[Selected passage]
[Start of Attachment]
Despite the fact that the sea takes up 95 percent of the world's living space, just 7 percent of it has been properly studied and sampled, according to the United Nations Environment Program (UNEP).

We don't even know how many species of marine life even live in the world's oceans. But the fish we do know about, we are particular keen on catching to eat.

The problem, we are told, is we are catching too many of them, and we have a finite time period available to us to fix the problem before it is too late. In the past 20 years, the UN says we have managed to double both the percentage of fish stocks facing collapse -- from 15 percent in 1987 to 30 percent last year -- as well as the amount that are overexploited, from 20 per cent to around 40 percent.

UNEP's report, "In Dead Water" released in January, says as much as 80 percent of the world's main fish catch species have now been "exploited beyond or close to their harvest capacity". We are now being told that if we carry on fishing at the rate we do, by 2048 all of the species that we currently fish for food will have disappeared.

In words not to be taken lightly, UNEP is now warning that unless governments around the world enforce some radical changes right now, we could be in the process of witnessing "a collapsing ecosystem".
[End of Attachment]
[Questions]
**A.** Answer these from the passage above on overfishing:
(i) What share of the sea has been properly studied and sampled, according to UNEP?
(ii) What percentage of fish stocks faced collapse last year?
(iii) By what year will all currently fished food species have disappeared if fishing continues at the present rate?
**B.** Summarize the passage above on overfishing in two sentences.
**C.** Carry on the passage above on overfishing, starting after its final sentence.

[Data records]
[Start of Attachment]
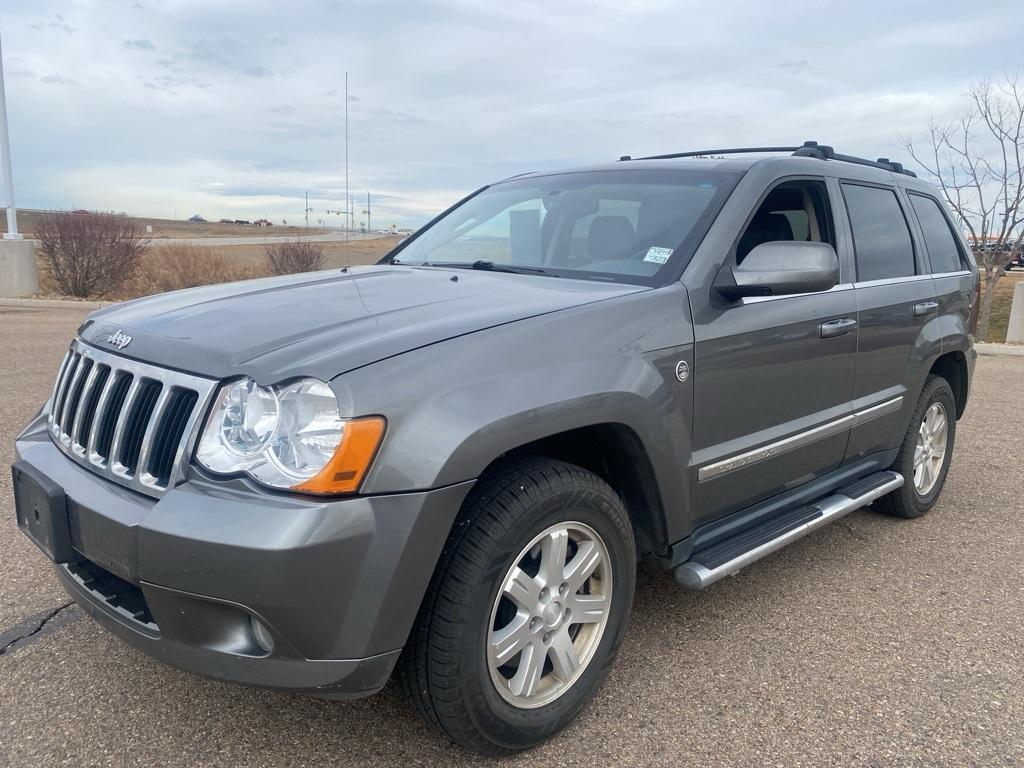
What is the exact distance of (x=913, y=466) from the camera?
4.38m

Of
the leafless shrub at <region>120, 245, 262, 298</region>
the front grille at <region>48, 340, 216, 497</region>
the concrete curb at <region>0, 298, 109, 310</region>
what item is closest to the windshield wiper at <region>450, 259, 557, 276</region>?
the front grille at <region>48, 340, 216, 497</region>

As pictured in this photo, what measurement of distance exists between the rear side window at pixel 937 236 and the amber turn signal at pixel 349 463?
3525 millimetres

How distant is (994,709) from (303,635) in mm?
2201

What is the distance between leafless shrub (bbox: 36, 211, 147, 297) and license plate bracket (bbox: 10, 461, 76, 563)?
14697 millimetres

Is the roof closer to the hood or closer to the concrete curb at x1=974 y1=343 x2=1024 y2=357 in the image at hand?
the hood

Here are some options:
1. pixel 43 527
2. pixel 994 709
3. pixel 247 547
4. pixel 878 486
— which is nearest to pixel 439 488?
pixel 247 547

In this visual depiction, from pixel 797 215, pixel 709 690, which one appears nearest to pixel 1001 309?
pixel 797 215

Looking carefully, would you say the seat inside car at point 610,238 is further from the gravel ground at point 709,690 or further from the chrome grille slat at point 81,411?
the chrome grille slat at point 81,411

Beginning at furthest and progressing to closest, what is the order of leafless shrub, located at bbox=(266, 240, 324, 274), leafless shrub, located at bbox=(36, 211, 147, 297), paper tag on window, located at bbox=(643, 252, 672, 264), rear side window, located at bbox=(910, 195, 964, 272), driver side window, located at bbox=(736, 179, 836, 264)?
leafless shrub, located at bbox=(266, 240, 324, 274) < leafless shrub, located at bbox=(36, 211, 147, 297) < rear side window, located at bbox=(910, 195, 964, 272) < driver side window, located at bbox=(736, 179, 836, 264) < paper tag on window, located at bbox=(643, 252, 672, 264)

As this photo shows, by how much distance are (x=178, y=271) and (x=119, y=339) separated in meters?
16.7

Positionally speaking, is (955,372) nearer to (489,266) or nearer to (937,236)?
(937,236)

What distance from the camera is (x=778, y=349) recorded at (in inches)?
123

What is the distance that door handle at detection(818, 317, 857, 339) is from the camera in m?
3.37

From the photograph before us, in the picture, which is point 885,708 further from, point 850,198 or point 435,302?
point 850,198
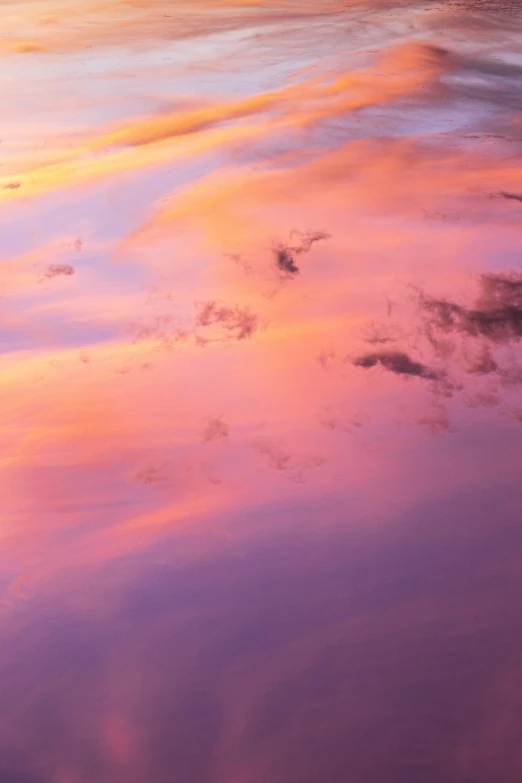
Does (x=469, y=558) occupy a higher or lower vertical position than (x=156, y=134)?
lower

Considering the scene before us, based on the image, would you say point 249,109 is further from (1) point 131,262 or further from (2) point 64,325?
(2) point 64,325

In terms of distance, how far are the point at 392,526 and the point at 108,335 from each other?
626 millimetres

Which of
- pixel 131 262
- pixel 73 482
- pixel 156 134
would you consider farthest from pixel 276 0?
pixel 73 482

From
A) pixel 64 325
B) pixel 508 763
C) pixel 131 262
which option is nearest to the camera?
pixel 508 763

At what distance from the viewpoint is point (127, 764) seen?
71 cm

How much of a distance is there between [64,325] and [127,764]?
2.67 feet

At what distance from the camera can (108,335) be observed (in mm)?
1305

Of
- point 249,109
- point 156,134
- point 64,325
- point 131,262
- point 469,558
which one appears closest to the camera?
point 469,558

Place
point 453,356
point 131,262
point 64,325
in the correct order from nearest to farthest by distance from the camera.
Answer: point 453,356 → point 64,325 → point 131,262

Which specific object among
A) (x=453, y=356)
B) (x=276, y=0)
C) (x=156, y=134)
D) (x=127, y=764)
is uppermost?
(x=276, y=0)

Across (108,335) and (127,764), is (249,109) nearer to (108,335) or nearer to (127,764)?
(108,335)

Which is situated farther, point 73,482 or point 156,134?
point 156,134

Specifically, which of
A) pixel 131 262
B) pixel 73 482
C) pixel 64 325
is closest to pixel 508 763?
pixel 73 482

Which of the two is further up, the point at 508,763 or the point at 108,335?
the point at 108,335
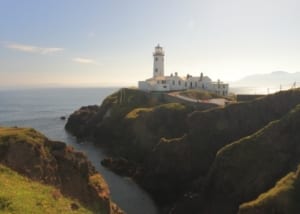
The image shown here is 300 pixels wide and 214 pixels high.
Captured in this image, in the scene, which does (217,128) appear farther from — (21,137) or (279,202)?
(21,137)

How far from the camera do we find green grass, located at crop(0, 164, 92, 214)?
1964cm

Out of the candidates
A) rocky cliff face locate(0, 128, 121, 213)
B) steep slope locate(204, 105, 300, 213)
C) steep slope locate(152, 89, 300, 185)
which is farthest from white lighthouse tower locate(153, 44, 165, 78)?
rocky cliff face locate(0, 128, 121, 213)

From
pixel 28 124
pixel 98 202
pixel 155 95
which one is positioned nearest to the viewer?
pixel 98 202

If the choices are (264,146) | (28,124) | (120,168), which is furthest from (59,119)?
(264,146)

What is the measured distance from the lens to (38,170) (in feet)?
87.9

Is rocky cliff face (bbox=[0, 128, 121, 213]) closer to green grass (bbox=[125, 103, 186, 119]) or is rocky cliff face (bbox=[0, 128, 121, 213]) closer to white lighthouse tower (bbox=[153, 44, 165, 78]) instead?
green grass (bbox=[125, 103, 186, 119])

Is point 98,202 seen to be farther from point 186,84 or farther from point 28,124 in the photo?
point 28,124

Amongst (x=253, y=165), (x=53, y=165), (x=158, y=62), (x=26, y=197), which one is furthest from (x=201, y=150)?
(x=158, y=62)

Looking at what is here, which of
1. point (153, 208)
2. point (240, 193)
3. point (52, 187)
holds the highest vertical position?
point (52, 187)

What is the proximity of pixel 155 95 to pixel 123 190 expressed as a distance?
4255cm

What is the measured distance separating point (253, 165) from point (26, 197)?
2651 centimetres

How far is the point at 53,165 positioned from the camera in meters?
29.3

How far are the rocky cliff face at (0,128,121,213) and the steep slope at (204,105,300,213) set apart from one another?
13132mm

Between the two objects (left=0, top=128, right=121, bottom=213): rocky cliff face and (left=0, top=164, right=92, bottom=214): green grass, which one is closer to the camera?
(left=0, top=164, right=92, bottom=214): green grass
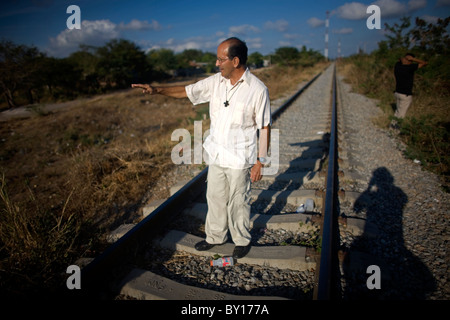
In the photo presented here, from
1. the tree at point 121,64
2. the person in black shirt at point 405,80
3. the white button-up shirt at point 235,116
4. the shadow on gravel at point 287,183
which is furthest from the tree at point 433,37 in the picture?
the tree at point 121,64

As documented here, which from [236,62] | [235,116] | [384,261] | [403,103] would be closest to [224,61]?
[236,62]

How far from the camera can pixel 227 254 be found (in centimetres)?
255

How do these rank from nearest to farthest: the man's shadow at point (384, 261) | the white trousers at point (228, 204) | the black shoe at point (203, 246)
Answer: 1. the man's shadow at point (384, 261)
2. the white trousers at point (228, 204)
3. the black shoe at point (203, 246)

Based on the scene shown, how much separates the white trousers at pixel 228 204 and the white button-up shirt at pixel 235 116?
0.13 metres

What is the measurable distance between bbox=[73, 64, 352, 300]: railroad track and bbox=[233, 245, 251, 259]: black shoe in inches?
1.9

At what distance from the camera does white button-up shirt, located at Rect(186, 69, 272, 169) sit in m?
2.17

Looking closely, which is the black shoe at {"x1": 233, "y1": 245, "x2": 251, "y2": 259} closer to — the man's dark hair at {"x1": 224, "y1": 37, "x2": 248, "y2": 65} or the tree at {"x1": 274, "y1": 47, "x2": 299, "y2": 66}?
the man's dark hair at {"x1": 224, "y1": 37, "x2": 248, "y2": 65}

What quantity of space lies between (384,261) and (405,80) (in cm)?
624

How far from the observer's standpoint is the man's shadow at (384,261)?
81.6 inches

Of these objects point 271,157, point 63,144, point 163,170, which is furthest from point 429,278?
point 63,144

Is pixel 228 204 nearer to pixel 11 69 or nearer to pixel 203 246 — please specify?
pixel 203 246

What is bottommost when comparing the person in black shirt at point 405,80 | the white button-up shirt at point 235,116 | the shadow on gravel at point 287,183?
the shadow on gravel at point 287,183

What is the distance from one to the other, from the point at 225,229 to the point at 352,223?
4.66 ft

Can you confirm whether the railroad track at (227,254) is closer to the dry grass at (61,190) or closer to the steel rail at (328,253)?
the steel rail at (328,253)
[End of Attachment]
[Answer section]
**A.**
(i) 7 percent
(ii) 30 percent
(iii) 2048

**B.** Although the sea makes up 95 percent of the world's living space, only 7 percent of it has been properly studied, yet people are catching too many of the fish they know about, and the share of stocks facing collapse or overexploited has doubled in 20 years. UNEP's report "In Dead Water" says up to 80 percent of the main catch species are exploited beyond or close to their harvest capacity, warns that all currently fished food species could disappear by 2048, and says that without radical changes enforced by governments now, we could be witnessing "a collapsing ecosystem."

**C.**
Should that happen, it would mean nothing short of a catastrophe, with far reaching consequences for marine life -- and human life. One billion people around the world rely on fish as their main source of protein, while 2.6 billion of us get at least 20 percent of our animal protein intake from it.

Too many boats, not enough fish

There are several problems with how we catch fish.

For starters, the World Wildlife Fund (WWF) says the global fishing fleet is 2.5 times bigger than "what the oceans can sustainably support" - i.e. there are too many boats catching too many fish, and not giving fish stocks enough time to replenish them.

One living example of this can be found off the coast of Canada. In the early 1990's, cod stocks in the rich fisheries of the Newfoundland Grand Banks collapsed -- some to as little as 1 percent of their historical levels -- because of over fishing. A decade on, they have yet to recover.

The United Nations Food and Agricultural Organization (FAO) puts the number of fishing vessels at around 4 million with a staggering 86 percent of them operating in Asian waters.

But, according to the World Conservation Union (IUCN) just 1 percent of these vessels are big enough to substantially threaten global fisheries, with the "capacity to take around 60 percent of all the fish caught globally".

These large vessels have been largely kept in business by governmental subsidies, say non-governmental organizations like the WWF which has been urging the World Trade Organization (WTO) to do something about them.

The worldwide fishing industry employs around 200 million people, generating $80 billion a year. But a hefty chunk of the industry's revenues come from subsidies, which are currently estimated at around $34 billion a year. Those most responsible for subsidizing the fishing industry are Japan (spending $5.3 billion a year), the European Union ($3.3 billion) and China ($3.1 billion), according to activist group Oceana.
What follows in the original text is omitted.